Research conducted by the University of Nottingham found a strong relationship between the debt carried and an individual’s level of anxiety and depression. The general outlook of those indebted was a lack of hope as if being in a maze with no apparent exit.

Depending on debt tolerance, some handle it better than others, but for the unlucky few, things quickly graduate from mild worry to acute anxiety finally culminating in fully fledged depression. At this point, things dip further since the individual is unable to function optimally to do anything adequately worthwhile to deal with the debt.

Limited range of choice

Millennials judge the quality of life not through substance like the majority of the previous generations, but through the experiences accumulated. With student loans hanging over their heads, there is not enough money left to fund the much desired exotic experiences.

To add fuel to the fire, social media actualizes pressure from those who have enough to enjoy dream experiences, and the debt-laden Millennial, consequently, feels left out and unable to live life as desired leading to unhappiness.

Routes of escape

To run away from it all, albeit momentarily, some Millennials turn to vices to cope. Mostly alcohol and hard partying. In this manner, both their physical and mental states deteriorate. They are unable to put in as much effort at work, or in life which curtails access to opportunities that could ameliorate the situation such as a promotion, or building relationships.

Playing the blame game

With stress and anxiety, relationships which have a significant bearing on one’s happiness deteriorate. The probability of snapping at a relative, a close friend or even a partner increases due to the elevated state of irritability.

Things may further go south in the case of a spendthrift family member or partner who may end up being wrongfully blamed for playing a role in making it harder to repay the loan. Ultimately, the relationship in question is jeopardized.

Resentment

In the marital sphere, it is a widely known secret that money is among the top factors leading to divorce. For a Millennial couple in which both spouses carry student loan debt, the one with lesser debt may end up resenting the other.

This is not unique to spouses. A Millennial may resent parents for not explaining the effects of study loans adequately; the employer for not paying enough or offering a promotion soon enough; dependents such as disadvantaged family or community members, etc.

Regret

Debt raises the chances of looking back in regret at previous money decisions. A Millennial may feel that he/she should have explored other options: looked harder for a scholarship, been patient enough to land one or applied for aid, etc. In a nutshell, a crying-over-spilled-milk scenario arises which leads to getting stuck in the past. As a result, life in the present is affected especially emotionally and performance wise.

Health complications

Mounting pressures with no end in sight crush the morale for living and can lead to conditions such as increased blood pressure which may result in hypertension.

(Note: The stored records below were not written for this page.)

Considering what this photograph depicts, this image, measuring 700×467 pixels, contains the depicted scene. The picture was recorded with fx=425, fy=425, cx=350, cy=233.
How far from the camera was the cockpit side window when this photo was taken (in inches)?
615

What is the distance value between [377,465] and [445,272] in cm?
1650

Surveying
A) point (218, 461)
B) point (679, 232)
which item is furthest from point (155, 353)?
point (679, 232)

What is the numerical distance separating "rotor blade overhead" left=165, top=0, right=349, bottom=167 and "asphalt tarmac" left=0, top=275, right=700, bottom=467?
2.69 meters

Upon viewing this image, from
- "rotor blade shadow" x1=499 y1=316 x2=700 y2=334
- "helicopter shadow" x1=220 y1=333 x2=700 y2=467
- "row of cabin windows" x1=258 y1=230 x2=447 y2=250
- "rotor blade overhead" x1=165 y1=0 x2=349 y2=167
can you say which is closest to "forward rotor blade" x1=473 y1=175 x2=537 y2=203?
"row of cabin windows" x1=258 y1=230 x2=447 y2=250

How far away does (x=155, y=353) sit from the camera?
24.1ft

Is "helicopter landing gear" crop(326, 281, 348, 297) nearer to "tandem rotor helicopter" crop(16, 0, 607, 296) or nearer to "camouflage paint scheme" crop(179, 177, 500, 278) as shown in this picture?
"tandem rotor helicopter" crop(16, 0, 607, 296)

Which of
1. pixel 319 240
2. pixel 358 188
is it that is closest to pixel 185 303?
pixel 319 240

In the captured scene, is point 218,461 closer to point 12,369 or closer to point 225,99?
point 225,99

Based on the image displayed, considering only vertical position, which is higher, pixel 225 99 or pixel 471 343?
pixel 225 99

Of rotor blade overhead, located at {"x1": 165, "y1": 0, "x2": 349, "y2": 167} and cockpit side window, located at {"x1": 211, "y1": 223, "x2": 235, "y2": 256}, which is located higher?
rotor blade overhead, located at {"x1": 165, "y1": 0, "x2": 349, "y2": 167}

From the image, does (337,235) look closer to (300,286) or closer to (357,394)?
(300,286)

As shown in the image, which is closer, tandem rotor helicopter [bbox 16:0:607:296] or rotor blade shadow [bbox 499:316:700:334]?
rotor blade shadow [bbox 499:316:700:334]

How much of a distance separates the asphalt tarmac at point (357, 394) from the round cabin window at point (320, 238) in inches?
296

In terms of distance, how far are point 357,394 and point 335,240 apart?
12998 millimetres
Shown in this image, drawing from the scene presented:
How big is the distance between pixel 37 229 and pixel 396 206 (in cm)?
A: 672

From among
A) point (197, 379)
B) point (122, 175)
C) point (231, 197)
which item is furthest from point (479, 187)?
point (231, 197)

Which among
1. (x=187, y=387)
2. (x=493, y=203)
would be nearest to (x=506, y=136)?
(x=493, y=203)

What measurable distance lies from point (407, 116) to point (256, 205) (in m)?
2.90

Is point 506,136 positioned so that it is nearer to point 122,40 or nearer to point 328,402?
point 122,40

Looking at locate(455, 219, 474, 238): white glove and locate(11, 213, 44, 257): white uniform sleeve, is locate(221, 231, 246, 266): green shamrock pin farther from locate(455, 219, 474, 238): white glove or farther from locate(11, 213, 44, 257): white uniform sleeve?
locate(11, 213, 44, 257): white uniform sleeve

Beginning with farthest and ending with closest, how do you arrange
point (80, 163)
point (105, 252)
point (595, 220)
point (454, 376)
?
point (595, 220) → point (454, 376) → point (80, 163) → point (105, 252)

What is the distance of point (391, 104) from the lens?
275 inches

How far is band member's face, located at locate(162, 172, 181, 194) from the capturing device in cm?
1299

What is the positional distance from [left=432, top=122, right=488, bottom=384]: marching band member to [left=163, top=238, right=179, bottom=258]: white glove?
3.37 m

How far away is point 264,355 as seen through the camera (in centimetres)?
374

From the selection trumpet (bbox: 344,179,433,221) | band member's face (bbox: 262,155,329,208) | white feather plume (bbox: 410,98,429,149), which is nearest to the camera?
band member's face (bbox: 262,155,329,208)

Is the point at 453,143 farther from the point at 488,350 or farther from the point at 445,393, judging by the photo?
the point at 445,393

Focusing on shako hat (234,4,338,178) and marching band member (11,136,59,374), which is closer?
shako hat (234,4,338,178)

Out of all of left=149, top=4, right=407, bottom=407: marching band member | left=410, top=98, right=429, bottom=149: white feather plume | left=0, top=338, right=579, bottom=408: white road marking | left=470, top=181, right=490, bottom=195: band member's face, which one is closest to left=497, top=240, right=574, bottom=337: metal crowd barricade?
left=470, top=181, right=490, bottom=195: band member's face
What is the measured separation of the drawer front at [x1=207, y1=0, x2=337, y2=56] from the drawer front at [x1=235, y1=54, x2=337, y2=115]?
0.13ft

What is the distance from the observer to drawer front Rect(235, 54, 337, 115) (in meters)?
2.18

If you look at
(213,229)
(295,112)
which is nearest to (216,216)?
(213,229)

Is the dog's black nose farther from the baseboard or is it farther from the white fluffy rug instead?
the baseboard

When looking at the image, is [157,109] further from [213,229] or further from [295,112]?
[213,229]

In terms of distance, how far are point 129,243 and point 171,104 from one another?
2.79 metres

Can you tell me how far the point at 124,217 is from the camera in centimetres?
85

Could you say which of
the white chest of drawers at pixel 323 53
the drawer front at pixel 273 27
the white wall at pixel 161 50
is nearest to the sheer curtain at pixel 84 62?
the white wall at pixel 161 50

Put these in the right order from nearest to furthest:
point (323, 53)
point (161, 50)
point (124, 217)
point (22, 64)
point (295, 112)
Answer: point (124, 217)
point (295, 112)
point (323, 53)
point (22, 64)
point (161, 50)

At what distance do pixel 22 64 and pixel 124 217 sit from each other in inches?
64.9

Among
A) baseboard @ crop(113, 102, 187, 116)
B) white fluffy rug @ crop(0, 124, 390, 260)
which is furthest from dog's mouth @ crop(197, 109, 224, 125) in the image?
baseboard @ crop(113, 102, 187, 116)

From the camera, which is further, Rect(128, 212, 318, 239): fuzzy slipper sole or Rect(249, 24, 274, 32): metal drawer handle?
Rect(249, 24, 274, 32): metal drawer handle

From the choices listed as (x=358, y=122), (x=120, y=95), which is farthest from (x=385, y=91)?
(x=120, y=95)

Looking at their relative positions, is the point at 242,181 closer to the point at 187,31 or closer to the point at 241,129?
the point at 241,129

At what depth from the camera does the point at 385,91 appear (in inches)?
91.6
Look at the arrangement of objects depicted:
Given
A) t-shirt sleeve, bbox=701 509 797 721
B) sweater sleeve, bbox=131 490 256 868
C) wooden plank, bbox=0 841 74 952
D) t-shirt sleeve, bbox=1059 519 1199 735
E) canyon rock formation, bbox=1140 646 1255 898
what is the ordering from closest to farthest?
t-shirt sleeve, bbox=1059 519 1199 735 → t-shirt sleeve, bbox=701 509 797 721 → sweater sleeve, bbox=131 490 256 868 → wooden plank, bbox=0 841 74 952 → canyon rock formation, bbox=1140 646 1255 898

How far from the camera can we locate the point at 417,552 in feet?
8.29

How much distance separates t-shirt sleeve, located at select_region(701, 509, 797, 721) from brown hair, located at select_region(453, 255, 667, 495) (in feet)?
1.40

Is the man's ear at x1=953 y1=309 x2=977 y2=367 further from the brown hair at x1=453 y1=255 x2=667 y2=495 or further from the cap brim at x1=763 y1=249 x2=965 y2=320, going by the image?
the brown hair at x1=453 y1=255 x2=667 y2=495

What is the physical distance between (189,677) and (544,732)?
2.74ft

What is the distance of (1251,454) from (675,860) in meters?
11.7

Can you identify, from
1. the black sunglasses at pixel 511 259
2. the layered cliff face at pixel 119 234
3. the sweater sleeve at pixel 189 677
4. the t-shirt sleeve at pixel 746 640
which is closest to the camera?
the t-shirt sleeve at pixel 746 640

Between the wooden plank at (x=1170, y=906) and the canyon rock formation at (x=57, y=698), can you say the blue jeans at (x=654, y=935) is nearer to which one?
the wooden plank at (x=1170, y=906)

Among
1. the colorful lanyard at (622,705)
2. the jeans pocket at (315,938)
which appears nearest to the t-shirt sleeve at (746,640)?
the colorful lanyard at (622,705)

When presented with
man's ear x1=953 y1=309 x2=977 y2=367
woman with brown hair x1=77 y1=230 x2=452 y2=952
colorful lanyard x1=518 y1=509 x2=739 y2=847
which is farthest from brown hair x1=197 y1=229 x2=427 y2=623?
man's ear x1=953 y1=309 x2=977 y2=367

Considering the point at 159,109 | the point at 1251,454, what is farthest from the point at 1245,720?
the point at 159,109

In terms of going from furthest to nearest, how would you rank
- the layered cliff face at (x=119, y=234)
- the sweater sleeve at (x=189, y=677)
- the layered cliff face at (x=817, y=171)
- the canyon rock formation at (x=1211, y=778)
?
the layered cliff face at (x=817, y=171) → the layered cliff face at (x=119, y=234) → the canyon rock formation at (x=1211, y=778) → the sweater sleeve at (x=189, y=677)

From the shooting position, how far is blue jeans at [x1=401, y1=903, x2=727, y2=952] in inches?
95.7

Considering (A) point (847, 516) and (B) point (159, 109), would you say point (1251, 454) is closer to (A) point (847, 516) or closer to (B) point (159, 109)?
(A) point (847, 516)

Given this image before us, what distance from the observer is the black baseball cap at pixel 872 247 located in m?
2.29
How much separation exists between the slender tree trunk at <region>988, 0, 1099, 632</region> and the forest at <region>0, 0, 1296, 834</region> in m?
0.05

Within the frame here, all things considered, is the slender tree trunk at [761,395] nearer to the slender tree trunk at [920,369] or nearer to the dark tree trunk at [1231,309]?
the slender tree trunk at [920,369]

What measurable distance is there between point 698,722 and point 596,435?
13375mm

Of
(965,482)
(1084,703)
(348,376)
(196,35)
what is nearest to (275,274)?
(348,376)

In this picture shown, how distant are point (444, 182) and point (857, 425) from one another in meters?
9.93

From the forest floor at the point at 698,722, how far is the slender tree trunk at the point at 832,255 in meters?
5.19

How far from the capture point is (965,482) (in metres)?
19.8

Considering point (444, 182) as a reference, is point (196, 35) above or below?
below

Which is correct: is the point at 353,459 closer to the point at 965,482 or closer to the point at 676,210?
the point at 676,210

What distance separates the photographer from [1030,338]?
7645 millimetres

With health complications in the picture, achieving happiness becomes even harder for the typical Millennial in debt. After all, physical pain and happiness stand on opposite sides of the spectrum. Research by The Northwestern University uncovered a correlation between participants’ debt loads and elevated blood pressure.

Better health in the long run

Despite the study finding a relationship between debt-load and increased blood pressure; surprisingly, they also found a significant opposite effect where higher student loan debt resulted in better overall health and happiness.

The study proposes that this is so for cases in which the debt instigates a bigger drive to attain a higher quality of life which positively impacts physical and emotional health. A second proposal was that for some Millennials, student loans reflect a better social status due to the direct association with higher education.

Student loans, as does all debt, comes with negative impacts that every intending beneficiary should comprehend before committing. The good of it is that if one rides the tough patches and pays it off, along comes relief, a deep sense of achievement and most importantly, freedom.